Zu lesender Text:
########################################

Was bietet die Welt?
Um die Geschichte von Enshrouded aufzudecken und auch um neue Materialien zu finden und unsere Ausrüstung zu verstärken, gilt es natürlich alsbald die Welt zu erkunden. Hier fällt relativ früh auf, wie gekonnt Entwickler Keen Games die Belichtung verschiedener Gegenden einsetzt, um Atmosphäre zu erzeugen. Es wirkt beinahe so einfach, dass man sich fragt, warum man ähnliche Methoden nicht ständig in Spielen findet.
Während unser Protagonist neue Gebiete erforscht, bemerkt man schnell, dass die Steuerung und auch das Design der Welt viel eher an Genreklassiker wie Zelda erinnern, als an ein reines Survival-Spiel. So finden sich immer wieder Quests und Rätsel und vor allem versteckte Schätze. Die Welt selbst muss keinesfalls nur zu Fuß erobert werden. Ein Greifhaken ermöglicht es, an sonst unerreichbare Gerüste heranzukommen und ein Gleiter verführt dazu, sich von hohen Klippen zu stürzen, um die Welt im Flug zu erkunden.
So benötigen wir nicht selten eine Kombination unserer Fähigkeiten, um diverse Schalterrätsel zu lösen und den nächsten Teleportturm zu freizuschalten.

########################################

Datensätze:
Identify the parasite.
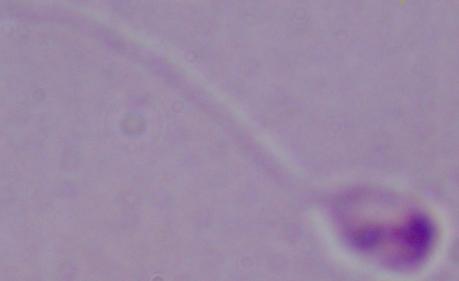
Leishmania.

Summary:
  - Modality: micrograph
  - Magnification: 1000x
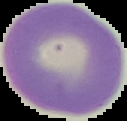
malaria status = uninfected
image type = segmented cell region with the area outside set to black
image size = 127×121 pixels
preparation = thin blood smear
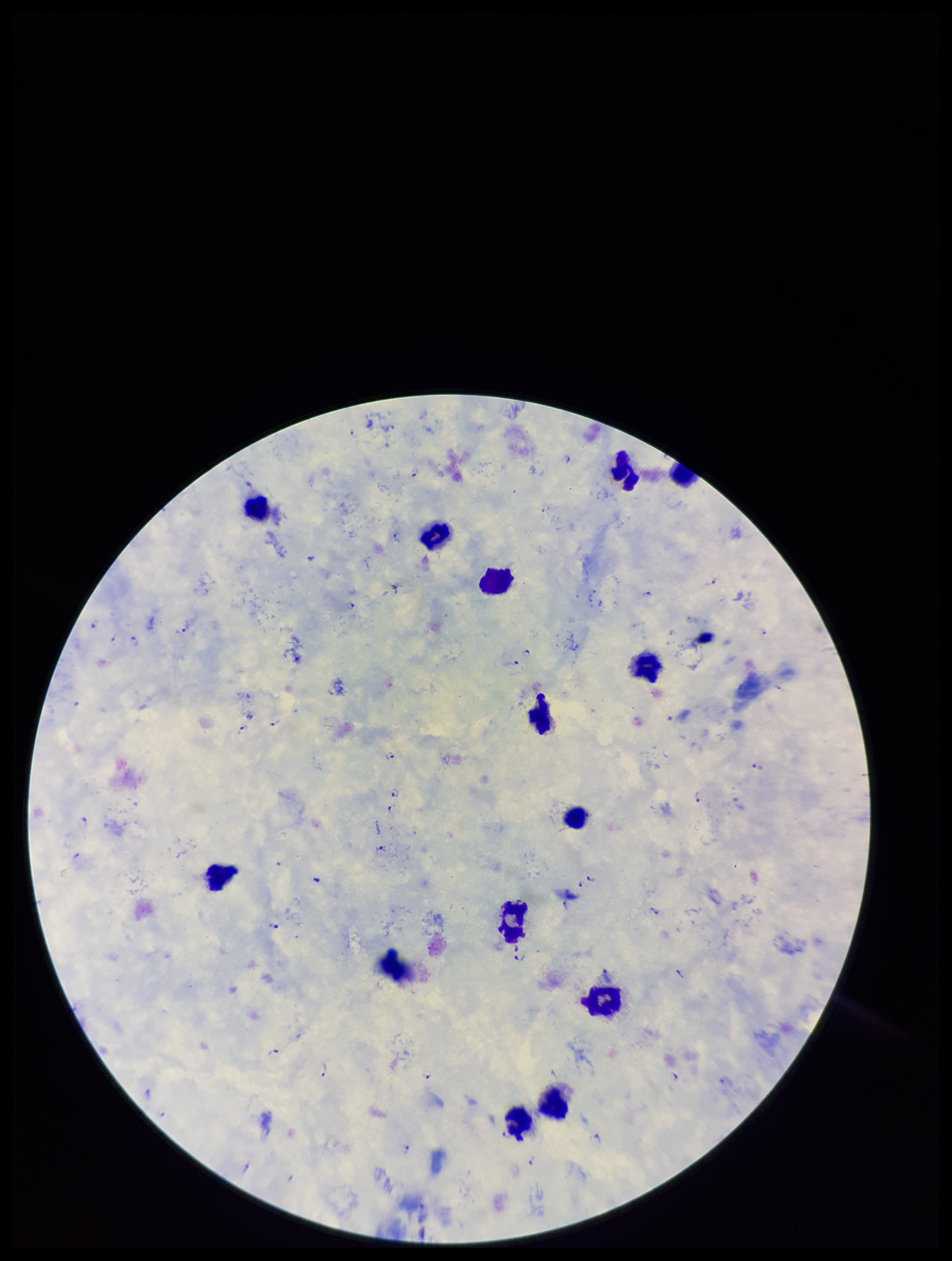

{
  "patient_malaria_status": "positive",
  "capture": "smartphone photograph through the microscope eyepiece",
  "species_reported_for_this_patient": "Plasmodium falciparum",
  "parasite_count": 39,
  "stain": "Giemsa",
  "field_of_view": "single",
  "image_size": "952×1261 pixels",
  "plasmodium_parasites": "seen",
  "preparation": "thick",
  "leukocyte_count": 14
}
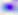
{
  "identification": "Toxoplasma gondii",
  "magnification": "400x",
  "modality": "photomicrograph"
}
Identify the parasite.
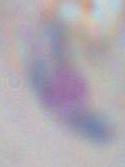

This is Toxoplasma gondii.

Summary:
  - Magnification: 1000x
  - Modality: micrograph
Comment on the morphology of the erythrocytes.
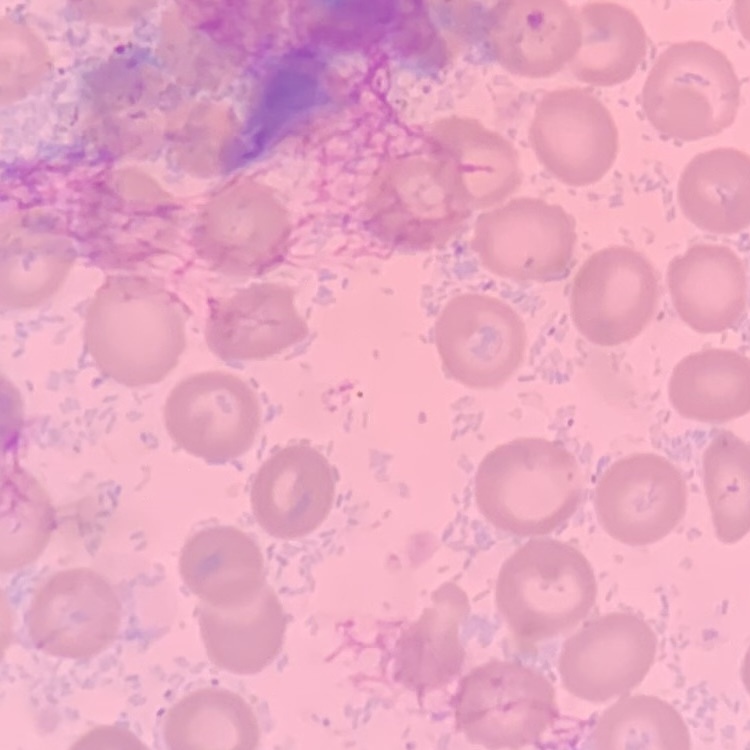

They show no rouleaux formation.

{
  "preparation": "thin peripheral smear",
  "stain": "Field's or Giemsa",
  "image_type": "one tile cut from a larger photomicrograph"
}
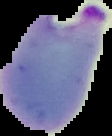
Cell region segmented out of the field of view; the surrounding area is masked to black. Malaria status: parasitized. Image is 112×136 pixels. From a thin blood smear.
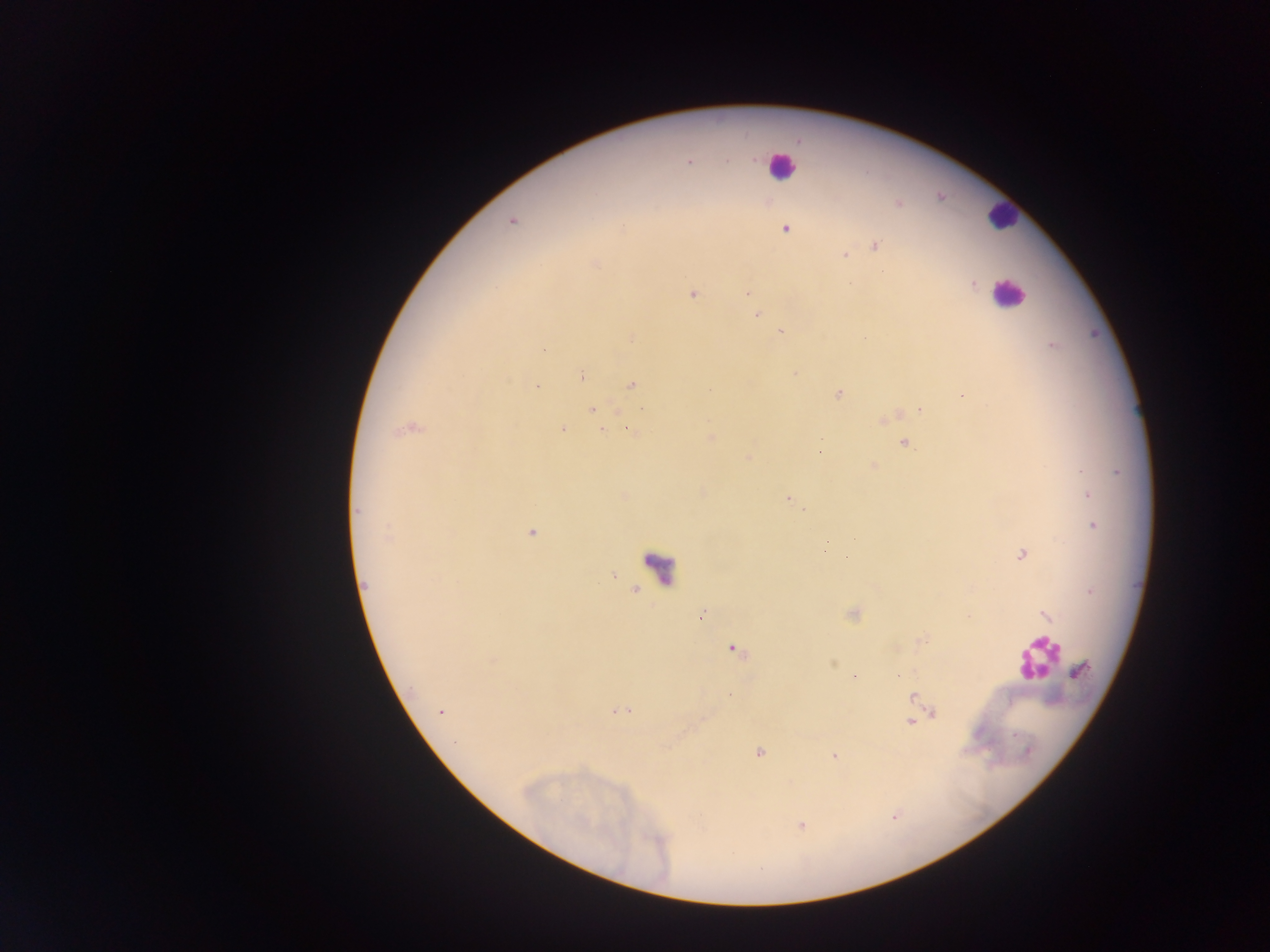
preparation: thick blood film
leukocyte_locations: 'approximate centers as (x, y) in pixels: (780, 167), (1002, 215), (1006, 295), (660, 567), (1037, 658)'
country: Ghana
plasmodium_parasite_locations: 'approximate centers as (x, y) in pixels: (689, 162), (512, 222), (786, 230), (876, 246), (843, 255), (595, 264), (973, 284), (747, 294), (693, 295), (757, 315), (780, 331), (632, 337), (1053, 346), (543, 350), (795, 373), (582, 376), (632, 385), (538, 387), (838, 394), (963, 396), (593, 409), (919, 410), (642, 411), (884, 420), (407, 429), (563, 429), (628, 429), (602, 430), (711, 436), (904, 443), (819, 451), (874, 467), (1080, 471), (1088, 494), (787, 499), (805, 509), (358, 510), (1093, 525), (531, 532), (388, 537), (827, 543), (1022, 555), (1045, 614), (702, 615), (735, 651), (492, 660), (1081, 670), (915, 697), (619, 711), (440, 712), (935, 714), (910, 722), (1015, 735), (759, 752), (834, 755), (801, 825)'
capture: mobile-phone photograph through a microscope
field_of_view: single
image_size: 1270×952 pixels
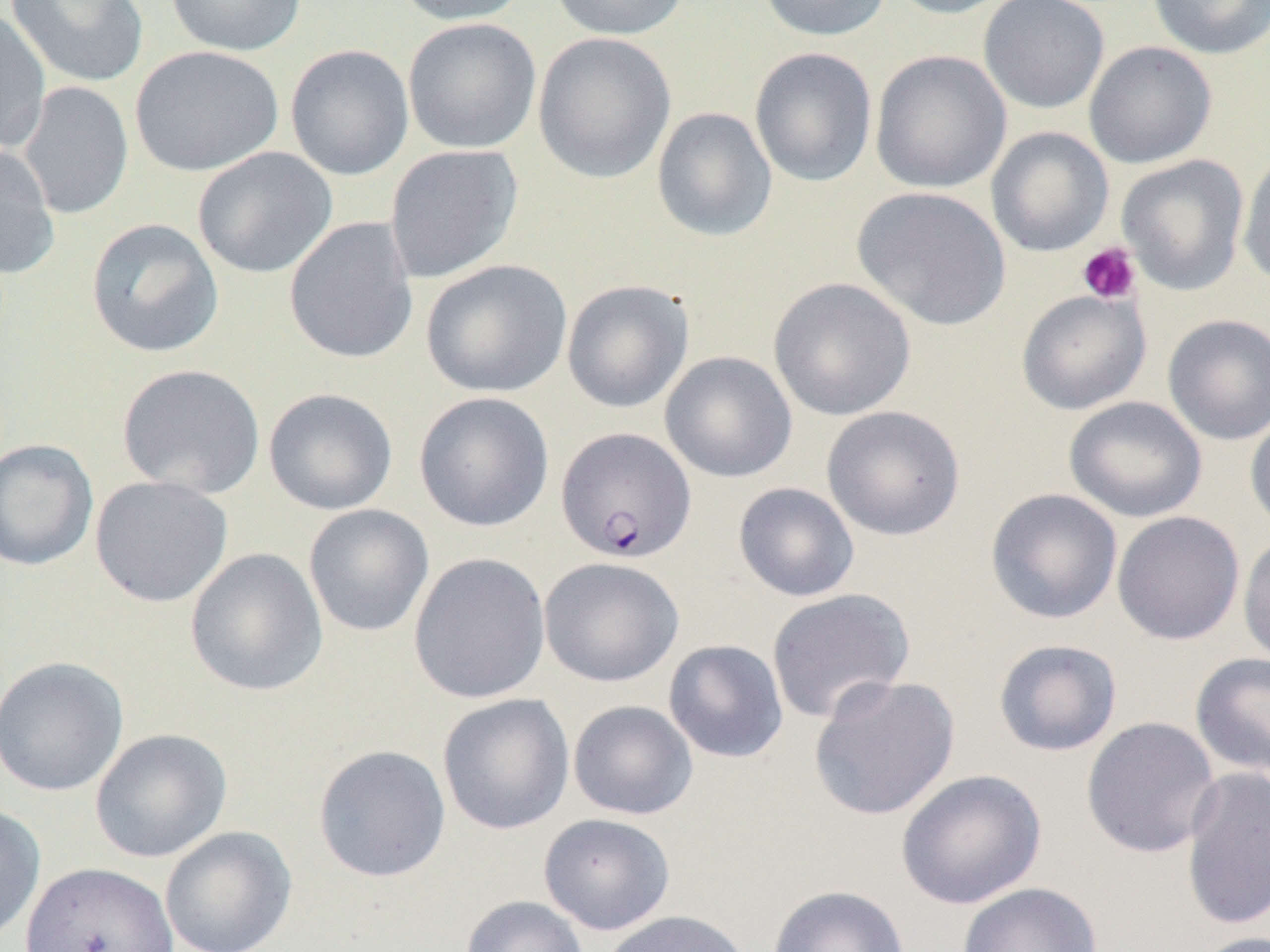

########################################

Aufgaben:
1 > Entnimm den Datensätzen die Zeilen, beginnend mit ihrem Anfang und endend mit der Zeile, die „Cell region segmented“ enthält, und gib sie unverändert wieder, aber ohne die Bilder.
2 > Erweitere den Text über die Spielwelt von Enshrouded, indem du ihn nach seinem letzten Satz fortsetzt.

Antworten je Aufgabe:
1 >
Identify the parasite.
Leishmania.

Summary:
  - Modality: micrograph
  - Magnification: 1000x
malaria status = uninfected
image type = segmented cell region with the area outside set to black
image size = 127×121 pixels
preparation = thin blood smear

{
  "patient_malaria_status": "positive",
  "capture": "smartphone photograph through the microscope eyepiece",
  "species_reported_for_this_patient": "Plasmodium falciparum",
  "parasite_count": 39,
  "stain": "Giemsa",
  "field_of_view": "single",
  "image_size": "952×1261 pixels",
  "plasmodium_parasites": "seen",
  "preparation": "thick",
  "leukocyte_count": 14
}
{
  "identification": "Toxoplasma gondii",
  "magnification": "400x",
  "modality": "photomicrograph"
}
Identify the parasite.

This is Toxoplasma gondii.

Summary:
  - Magnification: 1000x
  - Modality: micrograph
Comment on the morphology of the erythrocytes.

They show no rouleaux formation.

{
  "preparation": "thin peripheral smear",
  "stain": "Field's or Giemsa",
  "image_type": "one tile cut from a larger photomicrograph"
}
Cell region segmented out of the field of view; the surrounding area is masked to black. Malaria status: parasitized. Image is 112×136 pixels. From a thin blood smear.

2 >
Einzig die Ausdauermechanik benötigt noch ein wenig Feinschliff und hat beim Test mehr als einmal für Frust gesorgt. Dass ein Held ohne Ausdauer das Laufen einstellt und im Kampf auch nicht mehr ausweichen möchte, kennen wir aus anderen Spielen. Dass er sich beim Klettern aber einfach in den Tod stürzt, anstatt kurz innezuhalten, um Luft zu holen, will sich uns nicht so recht erschließen. Ähnlich hinterlistig ist die Greifhakenmechanik. Möchte man sich von Haken zu Haken schwingen und hat nicht genügend Ausdauer, verweigert unser Held einfach den nächsten Hook und gibt sich der Schwerkraft hin. Da man vorher häufig nur schwer einschätzen kann, ob die Ausdauer für die nächste Kette von Aktionen reicht, tritt hier auch kaum ein sinnvoller Lerneffekt auf. Da würden wir uns andere Lösungen wünschen.
Gruseliges Viehzeugs
Wer nun denkt, die Welt nach dem Menschen sei ein friedlicher Ort, der irrt. Denn nach dem Menschen ist vor dem Menschen. Oder in dem Fall vor dem Zombie.
Da das Miasma alles, was es berührt, zu verdorbenen Kreaturen macht, finden sich diese auch in der Welt zuhauf wieder. So müssen wir uns mit Geschicklichkeit und einem bunten Waffenarsenal immer wieder gegen Miasma-Zombies, Wölfe, Spinnen und mutierte Pflanzen wehren. Dabei können wir auf verschiedenen Nahkampfwaffen, aber auch auf Zauberstäbe und Bögen zurückgreifen, die wir entweder in der Welt gefunden, oder selbst hergestellt haben. Gerade zu Anfang des Spieles fehlt hier aber noch ein wenig die Abwechslung, da man beinahe ausschließlich auf besagte Zombies oder Käfer im Miasma trifft. Das Potenzial für diverse Tiermutationen wäre sicherlich da und auch spannend.
Dennoch sei hervorgehoben, dass die Gegner häufig durch deren Fähigkeiten und Kampfrythmus eine Anpassung der eigenen Taktik erfordern, was einen angenehmen Lerneffekt mit sich bringt.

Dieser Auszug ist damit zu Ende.